Estratto del documento |
────────────────────

Sanremo. «La detenzione dei migranti in un container alla frontiera italo-francese è profondamente ingiusta sia perché si tratta di detenzione di persone che non dovrebbero essere soggette a detenzione, sia perché viene fatta con modalità e in situazioni che non sono corrette dal punto di vista del rispetto della dignità umana, dei suoi diritti e della sua libertà».

Sono le parole di condanna all’atteggiamento tenuto dalla Francia nei confronti dei migranti pronunciate dal vescovo della diocesi di Ventimiglia-Sanremo, monsignor Antonio Suetta, al termine di una lunga intervista durante la quale sua eccellenza ha commentato il risultato della recente ‘Operazione Patroclo‘ della Guardia di Finanza, coordinata dalla Procura di Imperia, che ha portato all’arresto di quattro persone considerate soci occulti della cooperativa Caribu, che gestiva due centri di accoglienza straordinaria dei migranti sul territorio imperiese: a Sanremo e Vallecrosia.

────────────────────

Dati seguenti |
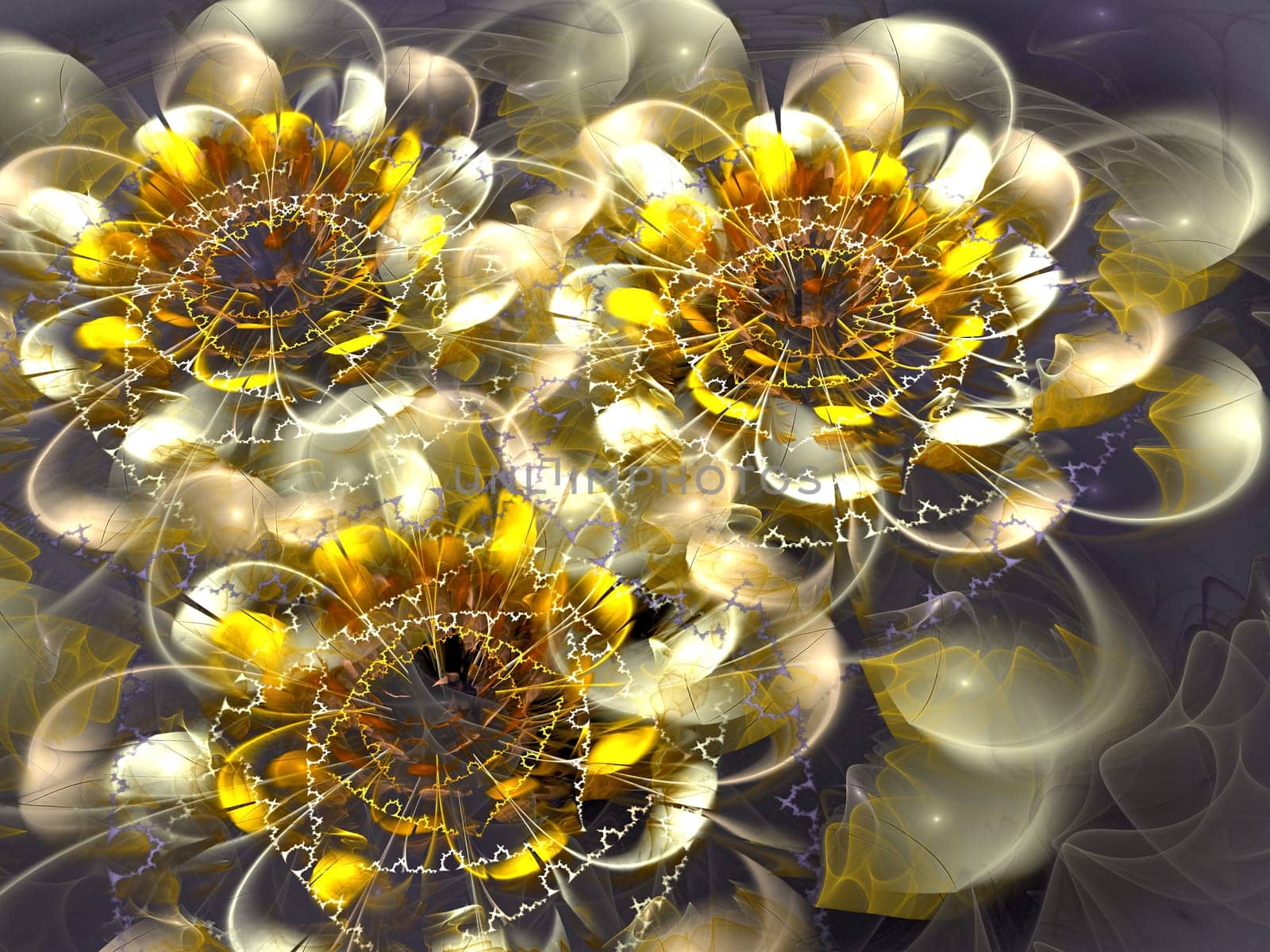 Abstract computer-generated image three white and yellow beautiful glossy flowers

────────────────────

Consegne dell'esercizio |
1. Secondo l'estratto, chi ha pronunciato le parole di condanna contro la Francia?
2. Indica se queste affermazioni concordano con l'estratto, rispondendo sì o no e citando le parole che lo stabiliscono: (a) l'Operazione Patroclo è stata coordinata dalla Procura di Imperia; (b) l'operazione ha portato all'arresto di sei persone; (c) la cooperativa Caribu gestiva centri di accoglienza a Sanremo e Vallecrosia.
3. In base all'estratto, perché la detenzione dei migranti nel container alla frontiera italo-francese è considerata ingiusta?

Soluzioni |
1. Il vescovo della diocesi di Ventimiglia-Sanremo, monsignor Antonio Suetta.

2.
(a) Sì: «coordinata dalla Procura di Imperia».
(b) No: «ha portato all’arresto di quattro persone».
(c) Sì: «gestiva due centri di accoglienza straordinaria dei migranti sul territorio imperiese: a Sanremo e Vallecrosia».

3. Anzitutto riguarda persone che non dovrebbero essere soggette a detenzione. Inoltre avviene con modalità e in situazioni non corrette rispetto alla dignità umana, ai suoi diritti e alla sua libertà.